Life
This Is Why You Don't Handle Stress Well
"What doesn't kill you makes you stronger" is a nice saying, but it sure doesn't always feel true — stressful events take their toll, and it can be difficult to understand how exactly any growth is supposed to result from them. As it turns out, how well you respond to stress is genetic — so stop beating yourself up over having a harder time dealing with life circumstances than other people you know. More resilient people may have just been dealt a better stress-related genetic hand than you were.
Researchers in psychiatry and psychotherapy at the Medical University of Vienna, Austria investigated individual differences in responses to stress by conducting MRI scans of study participants' brains. In some participants — those with any of three genes linked to depression — certain stressful life events (like unemployment and deaths in the family) were associated with reduced size of an important brain structure, the hippocampus. In participants without the depression genes, stressful life events seemed to increase the size of the hippocampus.

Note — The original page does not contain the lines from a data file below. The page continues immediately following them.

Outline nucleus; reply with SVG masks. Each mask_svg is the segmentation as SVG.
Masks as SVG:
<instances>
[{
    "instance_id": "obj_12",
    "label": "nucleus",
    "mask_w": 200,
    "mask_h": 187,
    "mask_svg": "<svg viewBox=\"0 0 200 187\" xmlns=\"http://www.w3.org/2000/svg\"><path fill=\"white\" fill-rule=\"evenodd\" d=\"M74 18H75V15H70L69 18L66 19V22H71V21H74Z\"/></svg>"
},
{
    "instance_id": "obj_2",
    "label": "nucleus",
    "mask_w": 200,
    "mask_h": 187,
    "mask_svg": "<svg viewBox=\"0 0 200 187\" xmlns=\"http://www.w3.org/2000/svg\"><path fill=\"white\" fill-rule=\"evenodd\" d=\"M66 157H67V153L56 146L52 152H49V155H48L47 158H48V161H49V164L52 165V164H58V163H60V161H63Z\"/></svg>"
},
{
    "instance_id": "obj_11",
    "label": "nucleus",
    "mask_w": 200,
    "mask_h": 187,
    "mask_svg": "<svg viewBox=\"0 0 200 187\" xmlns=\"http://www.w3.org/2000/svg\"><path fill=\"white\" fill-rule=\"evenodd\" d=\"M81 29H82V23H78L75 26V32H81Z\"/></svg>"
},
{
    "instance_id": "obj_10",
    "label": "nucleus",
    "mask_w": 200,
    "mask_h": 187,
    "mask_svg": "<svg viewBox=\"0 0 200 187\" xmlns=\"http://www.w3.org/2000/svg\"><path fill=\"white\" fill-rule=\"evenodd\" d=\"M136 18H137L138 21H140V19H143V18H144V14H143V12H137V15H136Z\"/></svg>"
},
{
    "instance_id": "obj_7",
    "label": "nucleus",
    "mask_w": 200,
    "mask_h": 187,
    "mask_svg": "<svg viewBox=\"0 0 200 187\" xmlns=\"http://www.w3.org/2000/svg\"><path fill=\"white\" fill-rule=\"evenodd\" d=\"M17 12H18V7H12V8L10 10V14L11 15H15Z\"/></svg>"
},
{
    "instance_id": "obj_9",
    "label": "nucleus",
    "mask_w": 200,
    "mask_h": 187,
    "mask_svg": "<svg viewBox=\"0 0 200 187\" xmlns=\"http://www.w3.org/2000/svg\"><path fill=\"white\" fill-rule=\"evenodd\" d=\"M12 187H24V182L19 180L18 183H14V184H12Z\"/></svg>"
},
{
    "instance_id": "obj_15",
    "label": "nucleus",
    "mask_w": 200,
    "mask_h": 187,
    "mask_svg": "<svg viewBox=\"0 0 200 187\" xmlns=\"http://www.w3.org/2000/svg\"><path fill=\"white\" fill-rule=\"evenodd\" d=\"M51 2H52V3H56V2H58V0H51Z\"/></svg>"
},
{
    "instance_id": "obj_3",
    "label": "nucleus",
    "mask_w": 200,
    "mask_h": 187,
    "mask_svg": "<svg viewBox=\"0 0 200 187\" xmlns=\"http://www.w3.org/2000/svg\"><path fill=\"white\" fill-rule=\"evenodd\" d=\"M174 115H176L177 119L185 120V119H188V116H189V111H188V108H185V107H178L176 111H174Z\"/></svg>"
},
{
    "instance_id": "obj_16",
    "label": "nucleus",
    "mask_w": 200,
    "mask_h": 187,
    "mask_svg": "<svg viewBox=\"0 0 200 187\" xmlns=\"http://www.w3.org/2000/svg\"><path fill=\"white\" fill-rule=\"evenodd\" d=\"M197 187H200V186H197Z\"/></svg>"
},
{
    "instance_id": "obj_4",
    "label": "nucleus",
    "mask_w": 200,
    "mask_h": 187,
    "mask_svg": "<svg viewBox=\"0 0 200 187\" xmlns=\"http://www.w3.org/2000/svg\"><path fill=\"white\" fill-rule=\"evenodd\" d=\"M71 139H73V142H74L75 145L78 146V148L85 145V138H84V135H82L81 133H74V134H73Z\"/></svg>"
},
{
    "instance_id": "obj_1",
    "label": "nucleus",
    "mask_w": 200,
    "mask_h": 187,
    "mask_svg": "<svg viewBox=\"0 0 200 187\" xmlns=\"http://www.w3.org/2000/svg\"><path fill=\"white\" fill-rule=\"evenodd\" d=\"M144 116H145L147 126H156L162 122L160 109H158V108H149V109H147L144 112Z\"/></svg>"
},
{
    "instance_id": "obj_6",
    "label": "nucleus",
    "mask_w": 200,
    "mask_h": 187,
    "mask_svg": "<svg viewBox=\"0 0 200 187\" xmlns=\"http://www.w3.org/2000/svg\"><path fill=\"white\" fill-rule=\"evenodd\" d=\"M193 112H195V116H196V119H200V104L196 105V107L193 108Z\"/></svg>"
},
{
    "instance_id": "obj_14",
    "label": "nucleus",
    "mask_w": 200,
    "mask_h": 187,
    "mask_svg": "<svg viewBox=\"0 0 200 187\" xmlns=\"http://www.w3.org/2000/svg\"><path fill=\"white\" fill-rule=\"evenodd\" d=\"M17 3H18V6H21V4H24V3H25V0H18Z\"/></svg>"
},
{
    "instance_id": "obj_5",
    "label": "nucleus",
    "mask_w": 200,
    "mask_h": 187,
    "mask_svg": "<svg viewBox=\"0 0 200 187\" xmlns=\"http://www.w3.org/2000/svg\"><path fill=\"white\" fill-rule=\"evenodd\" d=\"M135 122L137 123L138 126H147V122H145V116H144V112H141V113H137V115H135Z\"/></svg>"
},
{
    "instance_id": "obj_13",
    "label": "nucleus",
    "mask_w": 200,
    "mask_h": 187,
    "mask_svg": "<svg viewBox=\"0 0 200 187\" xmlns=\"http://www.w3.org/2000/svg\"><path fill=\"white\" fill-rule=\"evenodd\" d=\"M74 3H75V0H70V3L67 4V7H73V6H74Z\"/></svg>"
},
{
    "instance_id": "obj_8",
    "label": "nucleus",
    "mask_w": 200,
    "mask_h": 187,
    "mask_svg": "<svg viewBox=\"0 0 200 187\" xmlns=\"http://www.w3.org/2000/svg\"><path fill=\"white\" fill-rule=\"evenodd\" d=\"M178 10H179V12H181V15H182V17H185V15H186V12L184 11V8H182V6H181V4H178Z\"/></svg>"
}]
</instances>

Because the hippocampus is targeted by the body's stress hormones and changes flexibly according to its exposure, these size differences amongst the participants are meaningful. The very same types of stressful life events are interpreted by the hippocampus as distress in people with one genetic makeup, and as eustress (good stress) in people with another genetic makeup. Once the hippocampus is enlarged and healthy, or shrunken and reactive, it may be set in some kind of feedback loop — where future events continue to be interpreted as ultimately beneficial, or very threatening.
Combine this with prior findings that stress negatively affects how our genes are expressed, and it's not a pretty picture. Whether you have stress-resilient or stress-susceptible DNA, the stressful conditions you face are likely to activate genes that cause inflammation in your body and diminish the capacities of your immune system. These factors are associated with worse health as a result of stress, especially in the long run (as from chronic stressors, like a toxic relationship or crummy job).
No matter how bad your genes are, though, you can do things to better support yourself through difficult (and ordinary) times. Getting enough sleep, eating well, and incorporating some exercise into your daily routine can go a long way towards regaining and maintaining your health. If your stress levels are chronically high, you need to consider taking steps to eliminate the problem, even if it means ending a relationship or finding a new job. Your genes may contribute to how stress affects you, but so do your voluntary choices — so make them good ones.